Фрагмент документа
^^^^^^^^^^^^^^^^

Было только 11 часов вечера. В это время появился Глаголев и подтвердил, что форт очищен им по приказанию Фока. Командующий сухопутной обороной, замаскированный предатель, боясь противодействия своим черным замыслам со стороны фронтовых офицеров, одному из них говорил и писал одно, а другому приказывал исполнять прямо противоположное.

В последние часы форт № II защищали главным образом моряки с «Победы» и «Пересвета» под командой мичмана Витгефта, [205] сына бывшего командующего эскадрой; в его распоряжении была сухопутная рота, прибывшая из резерва. Матросы сражались насмерть: из 108 человек, находившихся под командой Витгефта, было убито и ранено 101.

Генерал Ноги, заняв развалины форта № II, достигнутого успеха не развивал. Битый много раз, он в эти дни действовал особенно осторожно. Командиры его дивизий окончательно примирились с мыслью, что любое укрепление осаждаемой ими крепости нужно сначала взорвать и развалить, а потом уже брать штурмом.

На фронте наступило затишье, продолжавшееся десять дней. Японские саперы в это время вновь рыли землю и к 28 декабря под бруствером форта № III проложили минные галлереи, заложив в них мины.

* * *

Положение Порт-артурского гарнизона ухудшалось: люди недоедали, устали и физически и морально. Количество цынготных больных возрастало; за первую половину декабря поступило в госпитали 71 офицер и 1790 солдат. В крепости почти не оставалось резервов. На позиции посылались солдаты, только что поднявшиеся с госпитальной койки. В эти тяжелые дни Порт-Артуру был нужен такой организатор, как Кондратенко, который мог бы руководить обороной крепости.

Генерал Ноги не рассчитывал более штурмовать крепость, он решил брать ее измором, по частям. Через десять дней после взрыва и занятия форта № II он решил проделать то же с фортом № III, под бруствер которого было уже заложено 12 зарядов динамита общим весом свыше 6 тонн. Форт мог стать в любую минуту братской могилой. За несколько часов до его падения 28 декабря комендант капитан Булгаков в рапорте Стесселю, докладывая об обстановке, писал, что противник днем и ночью обстреливает форт 11-дюймовыми снарядами, днем и ночью ведет минные работы; из гарнизона давно выбыли смелые и опытные солдаты, а на пополнение присылают из госпиталей и околотков людей с опухшими ногами и незалеченными ранами; все блиндажи разрушены, и солдаты несут большой урон.

^^^^^^^^^^^^^^^^

Список строк
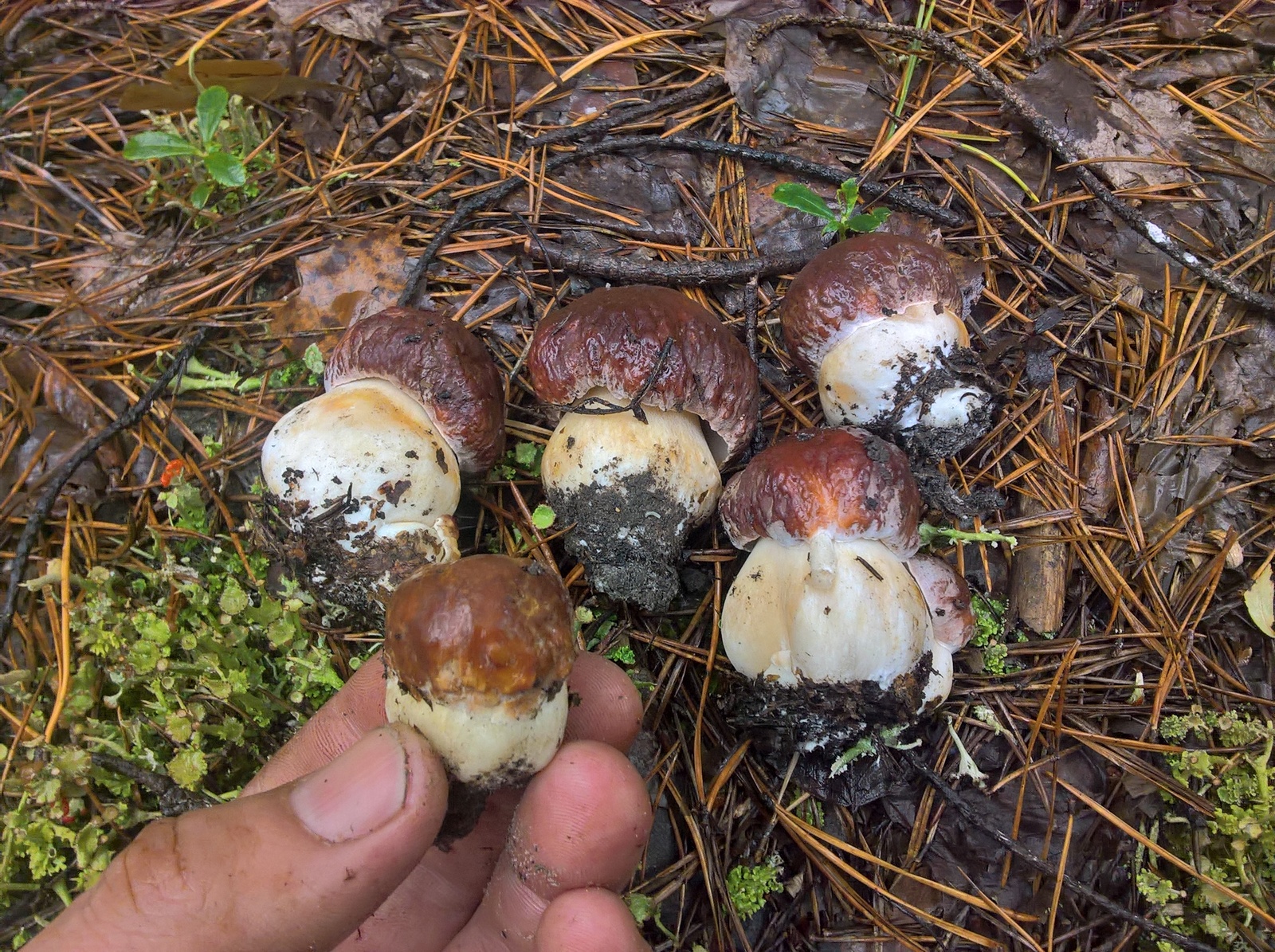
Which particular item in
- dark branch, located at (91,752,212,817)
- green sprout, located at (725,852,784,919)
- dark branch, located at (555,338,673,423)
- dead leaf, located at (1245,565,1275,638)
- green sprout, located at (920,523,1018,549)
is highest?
dark branch, located at (555,338,673,423)

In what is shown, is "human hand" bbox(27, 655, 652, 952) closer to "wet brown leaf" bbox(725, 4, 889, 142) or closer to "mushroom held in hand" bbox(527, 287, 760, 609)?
"mushroom held in hand" bbox(527, 287, 760, 609)

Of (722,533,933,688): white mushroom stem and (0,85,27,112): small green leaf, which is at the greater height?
(0,85,27,112): small green leaf

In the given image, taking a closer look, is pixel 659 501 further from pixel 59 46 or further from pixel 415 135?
pixel 59 46

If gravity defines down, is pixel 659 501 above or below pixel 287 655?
above

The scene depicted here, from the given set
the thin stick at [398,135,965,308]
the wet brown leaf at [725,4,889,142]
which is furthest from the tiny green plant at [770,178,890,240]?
the wet brown leaf at [725,4,889,142]

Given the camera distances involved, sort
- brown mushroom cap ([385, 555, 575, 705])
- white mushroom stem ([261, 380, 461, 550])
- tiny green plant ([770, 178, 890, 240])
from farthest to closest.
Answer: tiny green plant ([770, 178, 890, 240]) < white mushroom stem ([261, 380, 461, 550]) < brown mushroom cap ([385, 555, 575, 705])

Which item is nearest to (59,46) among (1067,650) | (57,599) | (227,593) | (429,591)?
(57,599)
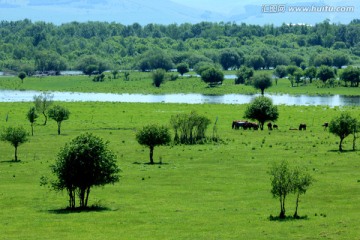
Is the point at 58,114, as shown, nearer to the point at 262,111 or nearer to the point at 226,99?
the point at 262,111

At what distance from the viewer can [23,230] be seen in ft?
141

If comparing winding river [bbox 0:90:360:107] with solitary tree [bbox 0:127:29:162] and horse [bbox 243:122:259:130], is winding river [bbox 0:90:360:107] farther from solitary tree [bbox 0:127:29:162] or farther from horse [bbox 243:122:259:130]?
solitary tree [bbox 0:127:29:162]

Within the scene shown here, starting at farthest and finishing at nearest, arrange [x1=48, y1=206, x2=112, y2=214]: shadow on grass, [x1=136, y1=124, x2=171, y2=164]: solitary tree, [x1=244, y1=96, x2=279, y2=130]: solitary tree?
[x1=244, y1=96, x2=279, y2=130]: solitary tree
[x1=136, y1=124, x2=171, y2=164]: solitary tree
[x1=48, y1=206, x2=112, y2=214]: shadow on grass

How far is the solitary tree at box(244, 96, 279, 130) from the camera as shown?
3937 inches

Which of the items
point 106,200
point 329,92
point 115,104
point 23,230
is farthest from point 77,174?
point 329,92

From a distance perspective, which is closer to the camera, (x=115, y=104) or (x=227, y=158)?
(x=227, y=158)

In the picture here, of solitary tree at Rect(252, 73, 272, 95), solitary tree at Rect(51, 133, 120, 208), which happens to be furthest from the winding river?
solitary tree at Rect(51, 133, 120, 208)

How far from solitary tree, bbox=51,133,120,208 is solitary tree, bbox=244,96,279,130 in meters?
49.9

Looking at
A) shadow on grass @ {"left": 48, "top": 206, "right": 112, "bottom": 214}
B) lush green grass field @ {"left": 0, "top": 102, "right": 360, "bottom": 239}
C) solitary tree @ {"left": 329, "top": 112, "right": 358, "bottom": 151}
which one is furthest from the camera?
solitary tree @ {"left": 329, "top": 112, "right": 358, "bottom": 151}

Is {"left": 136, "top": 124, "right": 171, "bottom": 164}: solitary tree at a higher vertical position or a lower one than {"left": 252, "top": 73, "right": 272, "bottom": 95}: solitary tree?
lower

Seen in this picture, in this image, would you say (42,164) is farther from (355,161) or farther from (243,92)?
(243,92)

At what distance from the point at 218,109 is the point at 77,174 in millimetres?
81709

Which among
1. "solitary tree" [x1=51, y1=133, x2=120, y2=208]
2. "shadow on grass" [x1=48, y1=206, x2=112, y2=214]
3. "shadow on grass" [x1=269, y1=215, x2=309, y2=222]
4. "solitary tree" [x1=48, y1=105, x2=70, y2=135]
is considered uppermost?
"solitary tree" [x1=48, y1=105, x2=70, y2=135]

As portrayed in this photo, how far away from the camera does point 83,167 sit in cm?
5134
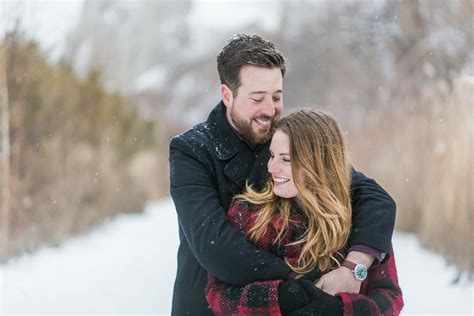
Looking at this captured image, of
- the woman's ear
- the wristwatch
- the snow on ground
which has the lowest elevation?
the snow on ground

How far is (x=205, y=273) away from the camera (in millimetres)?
1936

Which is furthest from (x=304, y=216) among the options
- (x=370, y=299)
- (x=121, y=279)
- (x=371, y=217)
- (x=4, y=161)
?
(x=4, y=161)

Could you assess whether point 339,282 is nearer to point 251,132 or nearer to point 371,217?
point 371,217

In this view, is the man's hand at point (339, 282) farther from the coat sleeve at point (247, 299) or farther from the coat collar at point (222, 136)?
the coat collar at point (222, 136)

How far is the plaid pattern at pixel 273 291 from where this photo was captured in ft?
5.55

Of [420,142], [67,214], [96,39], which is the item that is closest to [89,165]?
[67,214]

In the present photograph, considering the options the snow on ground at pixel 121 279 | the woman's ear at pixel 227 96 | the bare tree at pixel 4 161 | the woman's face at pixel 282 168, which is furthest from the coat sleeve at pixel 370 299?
the bare tree at pixel 4 161

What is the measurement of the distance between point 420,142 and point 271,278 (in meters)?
3.69

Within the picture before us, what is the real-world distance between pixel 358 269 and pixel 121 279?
3383 mm

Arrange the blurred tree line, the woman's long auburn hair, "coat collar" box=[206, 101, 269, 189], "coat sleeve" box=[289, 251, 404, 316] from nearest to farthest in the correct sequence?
"coat sleeve" box=[289, 251, 404, 316] → the woman's long auburn hair → "coat collar" box=[206, 101, 269, 189] → the blurred tree line

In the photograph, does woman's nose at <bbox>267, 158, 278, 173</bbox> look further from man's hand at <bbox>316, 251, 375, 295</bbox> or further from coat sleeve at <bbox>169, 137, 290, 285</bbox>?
man's hand at <bbox>316, 251, 375, 295</bbox>

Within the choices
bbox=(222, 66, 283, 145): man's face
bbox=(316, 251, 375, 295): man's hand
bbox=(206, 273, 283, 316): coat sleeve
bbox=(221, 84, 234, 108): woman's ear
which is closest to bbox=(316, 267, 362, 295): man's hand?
bbox=(316, 251, 375, 295): man's hand

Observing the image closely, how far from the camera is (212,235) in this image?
1.75 meters

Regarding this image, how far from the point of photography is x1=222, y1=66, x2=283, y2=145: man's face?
1.98 metres
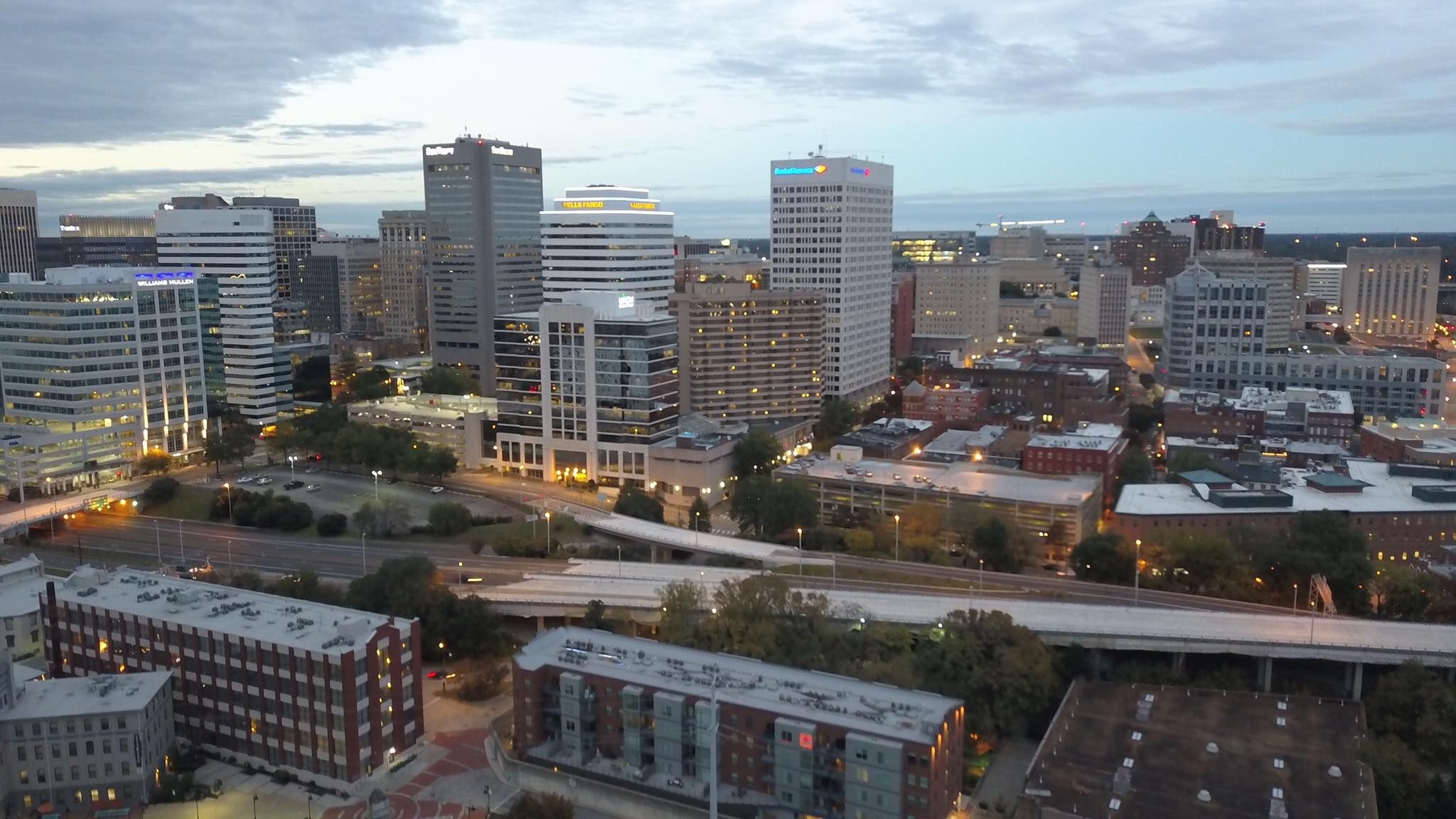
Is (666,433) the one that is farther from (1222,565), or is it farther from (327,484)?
(1222,565)

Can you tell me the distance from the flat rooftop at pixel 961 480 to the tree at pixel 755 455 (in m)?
2.69

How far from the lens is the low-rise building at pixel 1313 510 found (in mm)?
63562

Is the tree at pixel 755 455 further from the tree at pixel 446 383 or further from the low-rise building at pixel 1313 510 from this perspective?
the tree at pixel 446 383

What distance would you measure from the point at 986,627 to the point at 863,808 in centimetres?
1221

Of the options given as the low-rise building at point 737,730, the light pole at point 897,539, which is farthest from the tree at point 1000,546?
the low-rise building at point 737,730

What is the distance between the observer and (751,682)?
126 feet

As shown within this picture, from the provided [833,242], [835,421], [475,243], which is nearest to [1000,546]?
[835,421]

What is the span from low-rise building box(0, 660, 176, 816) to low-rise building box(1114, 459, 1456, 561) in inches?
1998

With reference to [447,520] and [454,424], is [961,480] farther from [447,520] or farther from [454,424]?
[454,424]

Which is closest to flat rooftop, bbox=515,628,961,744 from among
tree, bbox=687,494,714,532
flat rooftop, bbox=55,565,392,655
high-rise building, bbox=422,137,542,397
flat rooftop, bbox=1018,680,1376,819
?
flat rooftop, bbox=1018,680,1376,819

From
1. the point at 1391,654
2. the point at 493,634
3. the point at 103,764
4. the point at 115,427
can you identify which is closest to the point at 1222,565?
the point at 1391,654

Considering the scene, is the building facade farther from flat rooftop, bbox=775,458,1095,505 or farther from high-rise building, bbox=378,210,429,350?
high-rise building, bbox=378,210,429,350

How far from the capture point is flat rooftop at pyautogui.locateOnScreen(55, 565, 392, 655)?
40.3 m

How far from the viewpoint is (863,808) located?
34.7 meters
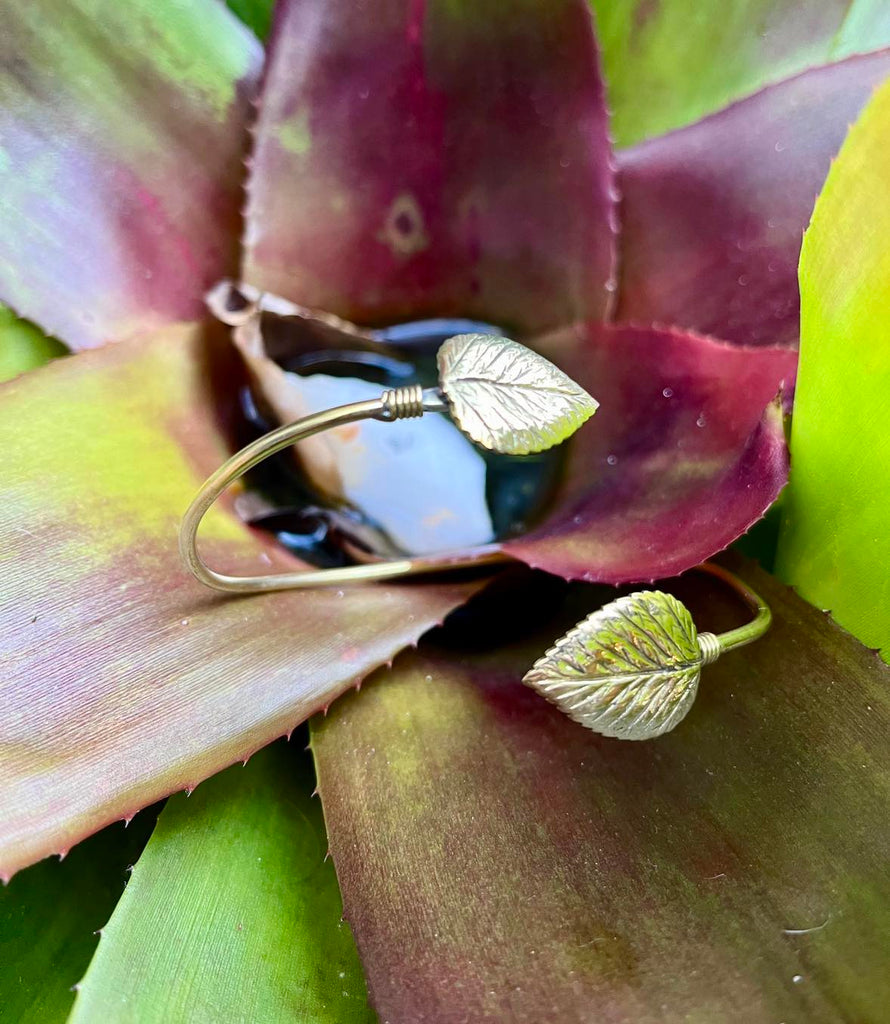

^^^^^^^^^^^^^^^^

Письменное задание
Сколько зарядов динамита заложили под бруствер форта № III и каков был их общий вес, согласно отрывку об обороне Порт-Артура?

Полный ответ
12 зарядов общим весом свыше 6 тонн.